(THE TASKS):
1. Condense the paragraph in the elevator controller passage that begins "The controller 115 may be located" into a short bulleted list of its main facts.
2. According to the elevator controller passage, what kind of machine may be used to implement the controller 115?

The controller 115 may be located, as shown, in a controller room 121 of the hoistway 117 and is configured to control the operation of the elevator system 101, and particularly the elevator car 103. It is to be appreciated that the controller 115 need not be in the controller room 121 but may be in the hoistway or other location in the elevator system. For example, the controller 115 may provide drive signals to the machine 111 to control the acceleration, deceleration, leveling, stopping, etc. of the elevator car 103. The controller 115 may also be configured to receive position signals from the position reference system 113 or any other desired position reference device. When moving up or down within the hoistway 117 along guide rail 109, the elevator car 103 may stop at one or more landings 125 as controlled by the controller 115. Although shown in a controller room 121, those of skill in the art will appreciate that the controller 115 can be located and/or configured in other locations or positions within the elevator system 101. In one embodiment, the controller 115 may be located remotely or in a distributed computing network (e.g., cloud computing architecture). The controller 115 may be implemented using a processor-based machine, such as a personal computer, server, distributed computing network, etc.

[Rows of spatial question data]
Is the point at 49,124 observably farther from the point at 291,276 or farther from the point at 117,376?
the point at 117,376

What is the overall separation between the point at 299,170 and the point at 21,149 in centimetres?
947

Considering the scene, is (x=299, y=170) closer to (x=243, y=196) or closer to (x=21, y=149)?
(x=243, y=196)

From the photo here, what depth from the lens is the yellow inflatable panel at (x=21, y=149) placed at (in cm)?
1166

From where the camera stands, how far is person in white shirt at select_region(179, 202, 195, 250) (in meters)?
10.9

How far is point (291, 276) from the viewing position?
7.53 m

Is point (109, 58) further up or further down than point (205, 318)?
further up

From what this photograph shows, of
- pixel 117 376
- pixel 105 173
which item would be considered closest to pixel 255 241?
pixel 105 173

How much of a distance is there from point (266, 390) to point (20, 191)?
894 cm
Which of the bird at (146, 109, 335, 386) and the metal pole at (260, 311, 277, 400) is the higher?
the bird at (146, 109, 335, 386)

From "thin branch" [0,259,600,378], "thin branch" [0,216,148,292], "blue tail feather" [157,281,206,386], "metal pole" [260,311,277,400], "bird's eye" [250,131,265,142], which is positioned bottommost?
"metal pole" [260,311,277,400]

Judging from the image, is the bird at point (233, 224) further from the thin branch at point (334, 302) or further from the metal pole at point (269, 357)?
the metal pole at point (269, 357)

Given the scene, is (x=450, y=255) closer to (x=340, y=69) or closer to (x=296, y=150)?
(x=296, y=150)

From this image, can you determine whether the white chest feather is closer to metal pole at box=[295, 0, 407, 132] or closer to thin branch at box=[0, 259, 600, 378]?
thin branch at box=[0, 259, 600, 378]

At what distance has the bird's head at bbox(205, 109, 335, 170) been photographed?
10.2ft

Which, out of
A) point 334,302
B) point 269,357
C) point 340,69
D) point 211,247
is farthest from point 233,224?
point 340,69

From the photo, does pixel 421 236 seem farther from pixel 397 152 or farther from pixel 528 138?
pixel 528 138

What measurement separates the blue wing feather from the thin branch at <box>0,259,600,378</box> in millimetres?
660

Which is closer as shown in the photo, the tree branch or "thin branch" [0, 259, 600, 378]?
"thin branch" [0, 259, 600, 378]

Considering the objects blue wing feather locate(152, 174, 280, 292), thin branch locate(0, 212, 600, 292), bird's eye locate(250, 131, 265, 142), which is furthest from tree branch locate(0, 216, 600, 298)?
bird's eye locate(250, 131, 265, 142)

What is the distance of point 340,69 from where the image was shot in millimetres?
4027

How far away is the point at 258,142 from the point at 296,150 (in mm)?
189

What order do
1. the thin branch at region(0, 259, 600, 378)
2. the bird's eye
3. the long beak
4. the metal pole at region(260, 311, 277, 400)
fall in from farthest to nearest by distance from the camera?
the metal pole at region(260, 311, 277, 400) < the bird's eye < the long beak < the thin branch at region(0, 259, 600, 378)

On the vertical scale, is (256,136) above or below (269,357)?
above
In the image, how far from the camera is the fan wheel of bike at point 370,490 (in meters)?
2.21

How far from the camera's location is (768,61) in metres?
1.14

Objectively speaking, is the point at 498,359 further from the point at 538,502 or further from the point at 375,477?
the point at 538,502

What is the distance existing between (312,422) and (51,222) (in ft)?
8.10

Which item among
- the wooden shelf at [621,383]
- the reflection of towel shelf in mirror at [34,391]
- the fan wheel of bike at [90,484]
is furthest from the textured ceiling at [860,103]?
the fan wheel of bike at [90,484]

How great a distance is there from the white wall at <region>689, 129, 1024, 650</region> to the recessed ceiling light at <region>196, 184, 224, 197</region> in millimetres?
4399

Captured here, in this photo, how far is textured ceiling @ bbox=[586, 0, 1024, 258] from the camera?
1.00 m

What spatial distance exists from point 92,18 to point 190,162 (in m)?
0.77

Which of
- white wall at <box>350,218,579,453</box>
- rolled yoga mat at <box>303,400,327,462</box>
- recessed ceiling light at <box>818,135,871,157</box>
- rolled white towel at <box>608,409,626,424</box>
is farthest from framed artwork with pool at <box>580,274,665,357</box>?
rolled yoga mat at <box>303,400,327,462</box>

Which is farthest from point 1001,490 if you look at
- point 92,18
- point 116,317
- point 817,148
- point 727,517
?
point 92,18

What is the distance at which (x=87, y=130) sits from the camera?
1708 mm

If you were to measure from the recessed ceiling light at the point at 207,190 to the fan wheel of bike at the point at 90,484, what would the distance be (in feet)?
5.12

(ANSWER LIST):
1.
- Controller 115 controls the elevator system 101, particularly the elevator car 103.
- It may sit in a controller room 121, but it can also be in the hoistway, elsewhere in the system, remote, or in a distributed computing network such as the cloud.
- It may send drive signals to the machine 111 to control the car's acceleration, deceleration, leveling and stopping.
- It may receive position signals from the position reference system 113 or another position reference device.
- It controls where the car, moving along guide rail 109, stops at one or more landings 125.
- It may be built on a processor-based machine such as a personal computer, server or distributed computing network.

2. A processor-based machine, such as a personal computer, server, or distributed computing network.